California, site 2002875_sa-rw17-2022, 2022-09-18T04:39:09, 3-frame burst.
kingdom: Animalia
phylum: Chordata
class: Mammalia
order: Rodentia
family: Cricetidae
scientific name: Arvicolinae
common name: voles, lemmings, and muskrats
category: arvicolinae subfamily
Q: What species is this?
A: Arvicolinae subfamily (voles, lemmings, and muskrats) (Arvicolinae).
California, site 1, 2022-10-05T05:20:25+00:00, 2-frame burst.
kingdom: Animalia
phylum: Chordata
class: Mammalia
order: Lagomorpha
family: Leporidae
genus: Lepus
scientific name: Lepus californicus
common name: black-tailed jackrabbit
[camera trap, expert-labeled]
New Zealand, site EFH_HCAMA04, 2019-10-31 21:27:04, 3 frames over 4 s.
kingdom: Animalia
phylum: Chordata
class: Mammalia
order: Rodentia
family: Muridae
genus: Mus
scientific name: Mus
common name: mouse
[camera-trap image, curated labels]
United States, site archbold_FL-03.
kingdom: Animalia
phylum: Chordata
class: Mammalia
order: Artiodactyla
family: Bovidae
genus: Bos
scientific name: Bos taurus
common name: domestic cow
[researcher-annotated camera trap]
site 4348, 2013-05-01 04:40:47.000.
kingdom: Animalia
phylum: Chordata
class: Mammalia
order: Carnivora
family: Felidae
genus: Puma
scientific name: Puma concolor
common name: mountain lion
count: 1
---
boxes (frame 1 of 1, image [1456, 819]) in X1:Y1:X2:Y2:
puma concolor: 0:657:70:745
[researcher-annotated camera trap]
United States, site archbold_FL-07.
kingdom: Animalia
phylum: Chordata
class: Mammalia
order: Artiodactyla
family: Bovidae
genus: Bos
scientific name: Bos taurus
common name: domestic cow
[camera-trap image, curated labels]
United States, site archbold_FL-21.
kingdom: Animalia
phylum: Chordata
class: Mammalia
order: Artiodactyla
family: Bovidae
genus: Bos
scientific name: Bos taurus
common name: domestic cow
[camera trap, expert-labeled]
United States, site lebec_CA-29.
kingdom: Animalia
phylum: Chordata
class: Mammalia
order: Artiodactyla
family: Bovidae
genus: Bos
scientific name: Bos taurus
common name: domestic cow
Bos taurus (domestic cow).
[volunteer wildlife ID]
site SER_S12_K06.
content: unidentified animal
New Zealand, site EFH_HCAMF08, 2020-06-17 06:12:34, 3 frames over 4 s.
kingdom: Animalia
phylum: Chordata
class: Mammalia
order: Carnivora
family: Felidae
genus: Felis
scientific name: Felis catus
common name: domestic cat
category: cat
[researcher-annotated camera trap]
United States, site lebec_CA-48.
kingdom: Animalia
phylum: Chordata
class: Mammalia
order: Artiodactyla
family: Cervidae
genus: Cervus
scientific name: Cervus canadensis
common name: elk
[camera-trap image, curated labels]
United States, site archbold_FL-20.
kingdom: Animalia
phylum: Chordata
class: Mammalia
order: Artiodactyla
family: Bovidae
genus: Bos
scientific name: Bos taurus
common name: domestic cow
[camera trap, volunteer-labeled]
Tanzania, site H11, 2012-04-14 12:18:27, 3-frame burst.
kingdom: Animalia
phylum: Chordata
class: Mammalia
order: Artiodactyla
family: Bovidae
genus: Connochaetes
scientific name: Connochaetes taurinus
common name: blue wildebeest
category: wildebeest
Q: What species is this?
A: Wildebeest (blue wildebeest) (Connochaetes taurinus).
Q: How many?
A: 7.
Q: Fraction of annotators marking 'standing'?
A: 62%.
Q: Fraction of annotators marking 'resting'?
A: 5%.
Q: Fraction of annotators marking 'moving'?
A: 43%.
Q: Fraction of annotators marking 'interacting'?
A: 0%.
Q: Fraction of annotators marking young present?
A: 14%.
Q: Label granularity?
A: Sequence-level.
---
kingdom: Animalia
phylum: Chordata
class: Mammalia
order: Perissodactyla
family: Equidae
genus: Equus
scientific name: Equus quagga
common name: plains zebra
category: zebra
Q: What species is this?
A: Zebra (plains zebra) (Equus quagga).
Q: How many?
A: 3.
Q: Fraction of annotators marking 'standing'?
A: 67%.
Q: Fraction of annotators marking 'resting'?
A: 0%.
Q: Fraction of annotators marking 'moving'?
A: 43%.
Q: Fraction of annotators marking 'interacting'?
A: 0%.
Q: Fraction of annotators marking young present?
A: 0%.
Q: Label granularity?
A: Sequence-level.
────
Your task is to copy each line of the listing that holds the word "Zealand".

• _RESPONSE TO THE TASK_:
New Zealand, site EFH_HCAMA04, 2019-10-31 21:27:04, 3 frames over 4 s.
New Zealand, site EFH_HCAMF08, 2020-06-17 06:12:34, 3 frames over 4 s.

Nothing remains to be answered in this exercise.